Context Associations in RDF

Living Document,

This version:
https://w3id.org/context-associations
Issue Tracking:
GitHub

Abstract

This specification defines a minimal generic RDF pattern for defining annotations of contextual information to concrete sets of target data in RDF using named graph links. It defines a method-specific encoding stategy, and associated uniform SPARQL-based decoding strategy to encode other annotation methods into the Context Association format for uniform storage, exchange, discovery and querying.

1. Introduction

Different application in the RDF domain make use of different vocabularies, annotation models (reification, triple terms, named graphs, singleton properties, resource referencing) and annotation methods (concrete applications of models with added behavior, such as VCs, nanopublications, ...), forming a heterogeneous ecosystem of annotations when integrating contextualized data from different applications into local RDF knowledge graphs.

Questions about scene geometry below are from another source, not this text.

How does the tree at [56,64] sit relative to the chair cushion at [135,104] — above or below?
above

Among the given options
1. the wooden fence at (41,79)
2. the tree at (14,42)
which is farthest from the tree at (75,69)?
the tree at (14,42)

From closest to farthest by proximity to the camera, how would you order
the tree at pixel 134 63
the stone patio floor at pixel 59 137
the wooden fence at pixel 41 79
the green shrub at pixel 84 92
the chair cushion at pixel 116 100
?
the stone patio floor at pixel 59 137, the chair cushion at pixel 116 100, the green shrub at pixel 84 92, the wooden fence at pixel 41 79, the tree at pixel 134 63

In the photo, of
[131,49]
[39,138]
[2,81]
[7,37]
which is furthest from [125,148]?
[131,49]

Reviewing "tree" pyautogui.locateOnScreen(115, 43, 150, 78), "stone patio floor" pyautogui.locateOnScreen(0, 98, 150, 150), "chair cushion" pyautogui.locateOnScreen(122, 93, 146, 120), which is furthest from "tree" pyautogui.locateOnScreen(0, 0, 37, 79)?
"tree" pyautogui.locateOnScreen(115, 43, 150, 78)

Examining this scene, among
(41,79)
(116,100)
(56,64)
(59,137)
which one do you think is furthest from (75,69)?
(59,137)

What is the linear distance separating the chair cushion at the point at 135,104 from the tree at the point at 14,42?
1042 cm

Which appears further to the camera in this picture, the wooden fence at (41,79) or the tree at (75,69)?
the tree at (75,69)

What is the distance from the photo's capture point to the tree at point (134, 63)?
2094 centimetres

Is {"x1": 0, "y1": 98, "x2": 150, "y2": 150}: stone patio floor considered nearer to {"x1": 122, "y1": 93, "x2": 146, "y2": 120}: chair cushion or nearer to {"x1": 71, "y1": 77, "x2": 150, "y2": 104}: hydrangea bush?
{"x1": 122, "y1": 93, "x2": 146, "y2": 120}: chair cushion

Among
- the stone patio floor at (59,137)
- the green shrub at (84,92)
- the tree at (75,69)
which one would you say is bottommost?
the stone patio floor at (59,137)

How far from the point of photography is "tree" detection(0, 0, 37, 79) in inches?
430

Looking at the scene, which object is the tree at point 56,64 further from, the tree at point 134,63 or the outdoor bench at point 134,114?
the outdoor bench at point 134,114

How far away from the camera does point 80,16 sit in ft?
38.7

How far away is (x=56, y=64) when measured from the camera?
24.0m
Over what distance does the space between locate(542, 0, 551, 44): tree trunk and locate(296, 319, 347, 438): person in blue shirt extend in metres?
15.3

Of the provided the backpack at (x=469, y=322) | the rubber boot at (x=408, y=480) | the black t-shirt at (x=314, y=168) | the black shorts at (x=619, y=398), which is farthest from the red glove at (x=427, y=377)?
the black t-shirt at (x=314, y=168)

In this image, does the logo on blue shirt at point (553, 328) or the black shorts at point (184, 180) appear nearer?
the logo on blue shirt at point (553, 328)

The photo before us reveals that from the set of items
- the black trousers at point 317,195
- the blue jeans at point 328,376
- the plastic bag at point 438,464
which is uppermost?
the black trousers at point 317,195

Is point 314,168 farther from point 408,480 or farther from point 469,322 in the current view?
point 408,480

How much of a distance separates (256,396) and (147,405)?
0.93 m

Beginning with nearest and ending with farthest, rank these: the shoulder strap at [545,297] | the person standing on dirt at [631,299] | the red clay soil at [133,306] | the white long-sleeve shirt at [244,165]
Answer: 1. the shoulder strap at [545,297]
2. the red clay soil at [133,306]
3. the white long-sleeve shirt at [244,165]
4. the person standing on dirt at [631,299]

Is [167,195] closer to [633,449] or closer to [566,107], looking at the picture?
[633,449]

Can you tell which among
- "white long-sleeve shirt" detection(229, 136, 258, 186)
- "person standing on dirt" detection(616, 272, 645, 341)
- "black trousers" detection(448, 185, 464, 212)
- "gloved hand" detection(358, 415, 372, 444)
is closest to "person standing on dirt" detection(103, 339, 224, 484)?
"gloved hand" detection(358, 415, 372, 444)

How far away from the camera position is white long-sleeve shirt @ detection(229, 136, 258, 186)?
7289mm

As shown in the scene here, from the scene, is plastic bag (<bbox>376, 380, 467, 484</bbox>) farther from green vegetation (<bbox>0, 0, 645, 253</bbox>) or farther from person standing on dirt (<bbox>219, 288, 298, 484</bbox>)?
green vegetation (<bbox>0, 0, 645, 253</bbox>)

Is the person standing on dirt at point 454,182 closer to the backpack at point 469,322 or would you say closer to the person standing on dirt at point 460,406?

The aim of Context Associations, is to present a minimal annotaiton method for RDF, that can be reused by other annotation methods for defining concrete associations of contextual information to well-defined target boundaries in the form of named graphs within the bounds of the local RDF knowledge graph.

The specification defines

  1. A core data model, that defines the rules in generating named graphs, and the terms used to link them.
  2. An encoding guide, that defines how annotation methods in RDF can be converted to or made compatible with the Context Association format.
  3. A decoding guide, specifying the SPARQL setup necessary to retrieve all data graphs and associated metadata graphs for which a user query holds.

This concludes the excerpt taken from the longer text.